People have various motives for studying psychology. Some want to understand themselves better. Others are curious. Students may just want credits toward graduation. The scientifically minded may make psychology or psychiatry a profession and endeavor to learn enough to be able to help others maintain or restore mental balance and control.

But that is not all. There are some who want psychological knowledge in order to gain power over the minds of other people, using them to accomplish the goals of the power seeker. The power motive for seeking psychological knowledge ought to be called invasive psychology or psychological vandalism because the goal is to invade minds in order to kill self control. Invasive psychology is war on the mind. Its object is to make subjects vulnerable to whatever physical, emotional, social, or environmental influences can be contrived to direct their activities. The object is to make others respond and react without taking thought, anticipating consequences, or making moral judgments. Psychological vandalism is the conscious effort to treat other people like nothing more than obedient pleasure-seeking, pain-avoiding biological robots. Psychological vandals call this science.

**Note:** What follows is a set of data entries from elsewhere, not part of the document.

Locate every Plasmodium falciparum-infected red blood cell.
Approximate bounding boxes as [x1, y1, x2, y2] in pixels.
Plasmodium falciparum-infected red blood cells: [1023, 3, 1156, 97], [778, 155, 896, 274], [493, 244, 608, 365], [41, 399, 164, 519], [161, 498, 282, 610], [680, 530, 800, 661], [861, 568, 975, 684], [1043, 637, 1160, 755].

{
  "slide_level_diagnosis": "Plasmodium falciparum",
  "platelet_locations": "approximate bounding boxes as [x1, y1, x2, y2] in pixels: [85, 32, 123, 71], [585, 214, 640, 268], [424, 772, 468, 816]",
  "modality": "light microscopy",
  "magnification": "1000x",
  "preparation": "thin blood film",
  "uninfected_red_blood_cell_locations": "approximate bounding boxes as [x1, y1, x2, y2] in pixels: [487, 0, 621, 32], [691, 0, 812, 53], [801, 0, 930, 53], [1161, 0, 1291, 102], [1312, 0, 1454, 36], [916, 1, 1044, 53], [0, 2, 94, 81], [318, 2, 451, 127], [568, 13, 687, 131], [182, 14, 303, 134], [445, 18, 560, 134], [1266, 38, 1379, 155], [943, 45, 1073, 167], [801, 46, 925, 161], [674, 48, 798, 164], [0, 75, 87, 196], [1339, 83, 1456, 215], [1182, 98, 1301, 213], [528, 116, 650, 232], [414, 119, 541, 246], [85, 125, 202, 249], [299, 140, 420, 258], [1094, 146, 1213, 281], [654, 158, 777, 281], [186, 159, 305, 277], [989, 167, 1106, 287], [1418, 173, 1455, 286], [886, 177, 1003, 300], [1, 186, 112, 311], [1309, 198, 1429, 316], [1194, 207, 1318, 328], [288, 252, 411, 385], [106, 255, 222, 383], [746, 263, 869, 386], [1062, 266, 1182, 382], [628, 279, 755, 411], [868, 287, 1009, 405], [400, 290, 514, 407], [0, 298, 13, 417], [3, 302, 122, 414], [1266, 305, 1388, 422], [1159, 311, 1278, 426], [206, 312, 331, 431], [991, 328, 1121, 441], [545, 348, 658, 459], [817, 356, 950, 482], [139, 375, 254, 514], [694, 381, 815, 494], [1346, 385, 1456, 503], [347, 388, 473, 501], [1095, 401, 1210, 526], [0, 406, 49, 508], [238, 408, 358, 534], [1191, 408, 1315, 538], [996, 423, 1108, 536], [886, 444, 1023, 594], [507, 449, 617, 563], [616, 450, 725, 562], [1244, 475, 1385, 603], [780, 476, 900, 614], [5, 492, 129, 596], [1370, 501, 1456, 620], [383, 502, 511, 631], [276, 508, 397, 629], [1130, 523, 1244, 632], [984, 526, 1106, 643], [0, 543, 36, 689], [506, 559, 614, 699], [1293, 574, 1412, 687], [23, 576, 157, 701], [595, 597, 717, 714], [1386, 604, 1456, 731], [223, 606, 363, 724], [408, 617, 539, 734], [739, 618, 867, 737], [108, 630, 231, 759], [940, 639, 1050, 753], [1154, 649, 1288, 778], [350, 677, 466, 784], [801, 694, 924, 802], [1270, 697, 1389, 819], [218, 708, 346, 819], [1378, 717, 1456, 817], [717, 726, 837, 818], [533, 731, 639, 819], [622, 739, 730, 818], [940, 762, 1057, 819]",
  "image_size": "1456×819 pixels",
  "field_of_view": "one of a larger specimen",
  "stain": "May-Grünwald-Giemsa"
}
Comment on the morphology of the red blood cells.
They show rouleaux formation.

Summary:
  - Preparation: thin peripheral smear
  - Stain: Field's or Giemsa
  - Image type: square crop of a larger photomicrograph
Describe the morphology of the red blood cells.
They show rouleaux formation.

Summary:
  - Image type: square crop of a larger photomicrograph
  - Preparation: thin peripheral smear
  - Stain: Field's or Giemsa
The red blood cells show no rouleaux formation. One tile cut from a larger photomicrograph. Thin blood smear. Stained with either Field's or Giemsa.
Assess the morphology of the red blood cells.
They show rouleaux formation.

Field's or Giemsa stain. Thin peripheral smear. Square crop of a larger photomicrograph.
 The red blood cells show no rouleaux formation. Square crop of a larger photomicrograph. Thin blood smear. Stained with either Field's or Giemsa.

Robotic-type behavior can become almost totally manageable and predictable. While everyone seeks pleasure and tries to avoid pain, invasive psychology assumes this is the total explanation for all human behavior. If we respond like nothing more than biological robots these are the obvious ways to control us: 1} Give pleasure and 2} Cause pain. With these two methods psychological vandals train people as you would train a dog, a horse, a mouse running through a maze or a slave. Harvard's late B. F. Skinner, one of the best known invasive psychologists wrote:

We are concerned, then, with the causes of human behavior. We want to know why men behave as they do. Any condition or event which can be shown to have an effect upon behavior must be taken into account. By discovering and analyzing these causes we can predict behavior; to the extent that we can manipulate them, we can control behavior. Science and Human Behavior, B. F. Skinner, Free Press Paperback Edition, 1965. P. 23

Skinner and many other psychological vandals share a larger goal. In addition to controlling individual behavior, they hope to establish a system to alter and control entire societies. In 1923 Charles A. Ellwood wrote in Christianity and Social Science:

If it were possible to control the learning of all individuals, in the way both of ideas and of emotional attitudes, as they come on to the stage of life, it would be possible to modify the whole complex of our social life, or our civilization, within the comparatively short space of one or two generations. P. 19

Notice that Ellwood sought control of learning from the beginning of life. This is because some parents, teachers, ministers or priests might begin teaching small children about right and wrong. One who knows the difference between right and wrong and lives according to this knowledge has what is called self control. Psychological vandals do not acknowledge the existence of self control. They expect all of us, but especially lawmakers, judges, teachers, and preachers to respond to praise and blame. System approved or "positive" behavior is reinforced by praise or rewards. System disapproved or "negative" behavior is extinguished by punishment or blame. Right is what gains system approval. Wrong is what the system rejects.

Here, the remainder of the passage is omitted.